Dati forniti
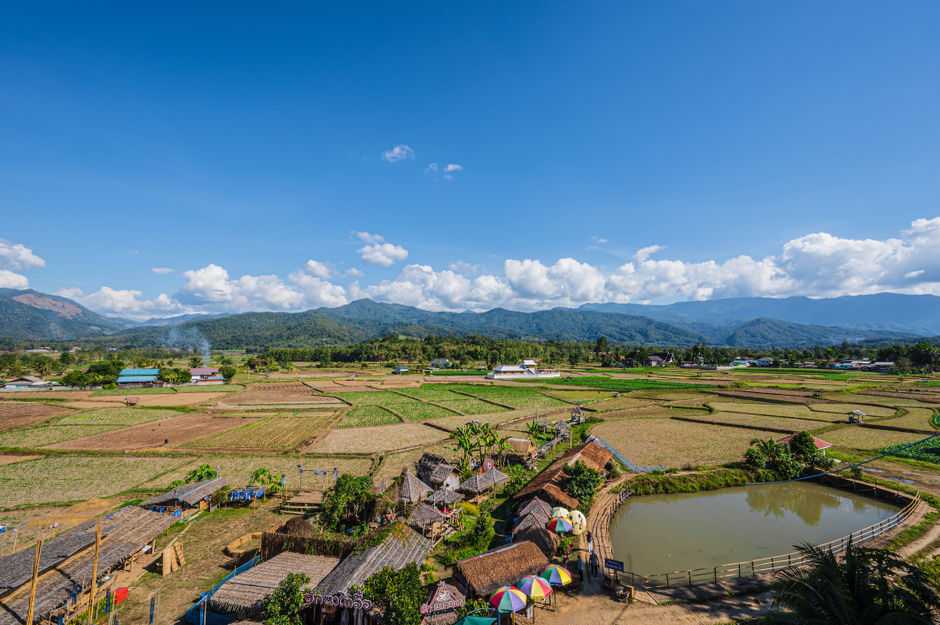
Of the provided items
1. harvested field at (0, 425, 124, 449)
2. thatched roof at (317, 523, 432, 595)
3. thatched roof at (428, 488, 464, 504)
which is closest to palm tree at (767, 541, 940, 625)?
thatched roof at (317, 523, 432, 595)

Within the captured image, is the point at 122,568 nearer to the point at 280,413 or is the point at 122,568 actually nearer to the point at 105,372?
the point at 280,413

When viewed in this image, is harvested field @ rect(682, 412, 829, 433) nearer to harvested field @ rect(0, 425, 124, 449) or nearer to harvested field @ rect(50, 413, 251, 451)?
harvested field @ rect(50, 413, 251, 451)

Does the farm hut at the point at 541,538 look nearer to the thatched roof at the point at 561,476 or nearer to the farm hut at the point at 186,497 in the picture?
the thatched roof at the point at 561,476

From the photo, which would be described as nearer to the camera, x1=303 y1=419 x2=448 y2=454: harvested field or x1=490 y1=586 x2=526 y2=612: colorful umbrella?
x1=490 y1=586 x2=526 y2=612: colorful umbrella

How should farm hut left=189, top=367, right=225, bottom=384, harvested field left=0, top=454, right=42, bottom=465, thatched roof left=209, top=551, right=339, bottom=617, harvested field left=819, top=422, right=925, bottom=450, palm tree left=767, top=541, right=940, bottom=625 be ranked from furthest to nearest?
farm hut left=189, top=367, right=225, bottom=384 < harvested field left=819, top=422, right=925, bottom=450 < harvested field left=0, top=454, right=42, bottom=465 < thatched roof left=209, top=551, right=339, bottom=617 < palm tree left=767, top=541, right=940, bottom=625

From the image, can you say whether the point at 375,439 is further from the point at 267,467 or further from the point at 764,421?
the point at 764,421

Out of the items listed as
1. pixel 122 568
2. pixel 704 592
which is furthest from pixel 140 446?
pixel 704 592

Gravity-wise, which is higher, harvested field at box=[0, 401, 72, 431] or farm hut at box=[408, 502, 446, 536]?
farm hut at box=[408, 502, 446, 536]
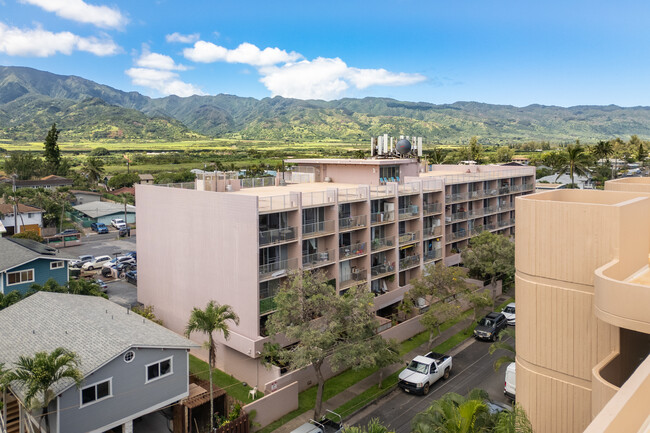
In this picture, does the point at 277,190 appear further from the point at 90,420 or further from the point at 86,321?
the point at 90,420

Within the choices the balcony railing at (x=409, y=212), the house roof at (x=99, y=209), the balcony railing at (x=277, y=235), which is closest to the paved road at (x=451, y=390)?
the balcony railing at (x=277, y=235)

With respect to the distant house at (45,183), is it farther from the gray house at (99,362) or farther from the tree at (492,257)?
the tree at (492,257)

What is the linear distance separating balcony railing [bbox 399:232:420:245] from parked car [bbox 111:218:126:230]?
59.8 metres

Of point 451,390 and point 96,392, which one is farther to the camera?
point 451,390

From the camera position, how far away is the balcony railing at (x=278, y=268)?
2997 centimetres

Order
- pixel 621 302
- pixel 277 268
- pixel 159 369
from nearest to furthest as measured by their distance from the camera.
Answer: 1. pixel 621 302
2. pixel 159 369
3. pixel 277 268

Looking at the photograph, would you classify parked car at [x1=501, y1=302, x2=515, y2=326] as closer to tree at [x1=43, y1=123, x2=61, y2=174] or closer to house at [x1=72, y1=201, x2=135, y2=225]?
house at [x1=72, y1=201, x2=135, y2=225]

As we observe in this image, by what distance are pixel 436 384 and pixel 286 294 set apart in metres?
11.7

Obiettivo
Riscrivi tutti i record qui sopra e sostituisci ogni "camera" con "viewer", lasciando invariato tutto il resto. Non includere le immagini nella risposta.

Risultato atteso
Of the provided items
1. harvested field at (0, 425, 124, 449)
2. thatched roof at (317, 523, 432, 595)
3. thatched roof at (428, 488, 464, 504)
which is closest to palm tree at (767, 541, 940, 625)?
thatched roof at (317, 523, 432, 595)

Within the captured image, is the point at 122,568 nearer to the point at 280,413 or is the point at 122,568 actually nearer to the point at 105,372?
the point at 280,413

When viewed in this image, is harvested field @ rect(682, 412, 829, 433) nearer to harvested field @ rect(0, 425, 124, 449) or nearer to harvested field @ rect(50, 413, 251, 451)?
harvested field @ rect(50, 413, 251, 451)

Does the farm hut at the point at 541,538 look nearer to the thatched roof at the point at 561,476 or nearer to the farm hut at the point at 186,497 in the picture?
the thatched roof at the point at 561,476

From the photo, which would be described as nearer to the viewer, x1=303 y1=419 x2=448 y2=454: harvested field or x1=490 y1=586 x2=526 y2=612: colorful umbrella?
x1=490 y1=586 x2=526 y2=612: colorful umbrella

How should farm hut left=189, top=367, right=225, bottom=384, harvested field left=0, top=454, right=42, bottom=465, thatched roof left=209, top=551, right=339, bottom=617, harvested field left=819, top=422, right=925, bottom=450, palm tree left=767, top=541, right=940, bottom=625 be ranked from furthest to nearest?
farm hut left=189, top=367, right=225, bottom=384 < harvested field left=819, top=422, right=925, bottom=450 < harvested field left=0, top=454, right=42, bottom=465 < thatched roof left=209, top=551, right=339, bottom=617 < palm tree left=767, top=541, right=940, bottom=625

From the image, can you say whether the point at 375,439 is further from the point at 267,467 or further from the point at 764,421?
the point at 764,421

Out of the items listed as
1. pixel 122 568
2. pixel 704 592
which is furthest from pixel 140 446?
pixel 704 592

Gravity-wise, which is higher, harvested field at box=[0, 401, 72, 431] or farm hut at box=[408, 502, 446, 536]?
farm hut at box=[408, 502, 446, 536]
In this picture, does the point at 277,190 appear further from the point at 90,420 or further from the point at 86,321?
the point at 90,420

Within the choices the balcony railing at (x=409, y=212), the house roof at (x=99, y=209), the balcony railing at (x=277, y=235), which is closest to the paved road at (x=451, y=390)?
the balcony railing at (x=277, y=235)

With respect to the distant house at (45,183), is it farther from the gray house at (99,362) or farther from the tree at (492,257)?
the tree at (492,257)

What is the linear distance separating balcony railing [bbox 399:232:420:245] from parked car [bbox 111:218:126:230]?
59.8 metres

Of point 451,390 and point 96,392, which one is farther to the viewer?
point 451,390

From the viewer position, how far away is the balcony railing at (x=278, y=268)?
2997 centimetres

Order
- pixel 621 302
- pixel 277 268
- pixel 159 369
from nearest to furthest as measured by their distance from the viewer.
Answer: 1. pixel 621 302
2. pixel 159 369
3. pixel 277 268

Looking at the photograph, would you classify parked car at [x1=501, y1=302, x2=515, y2=326] as closer to tree at [x1=43, y1=123, x2=61, y2=174] or closer to house at [x1=72, y1=201, x2=135, y2=225]?
house at [x1=72, y1=201, x2=135, y2=225]

As we observe in this image, by what distance are pixel 436 384 and pixel 286 294 set apart in metres?
11.7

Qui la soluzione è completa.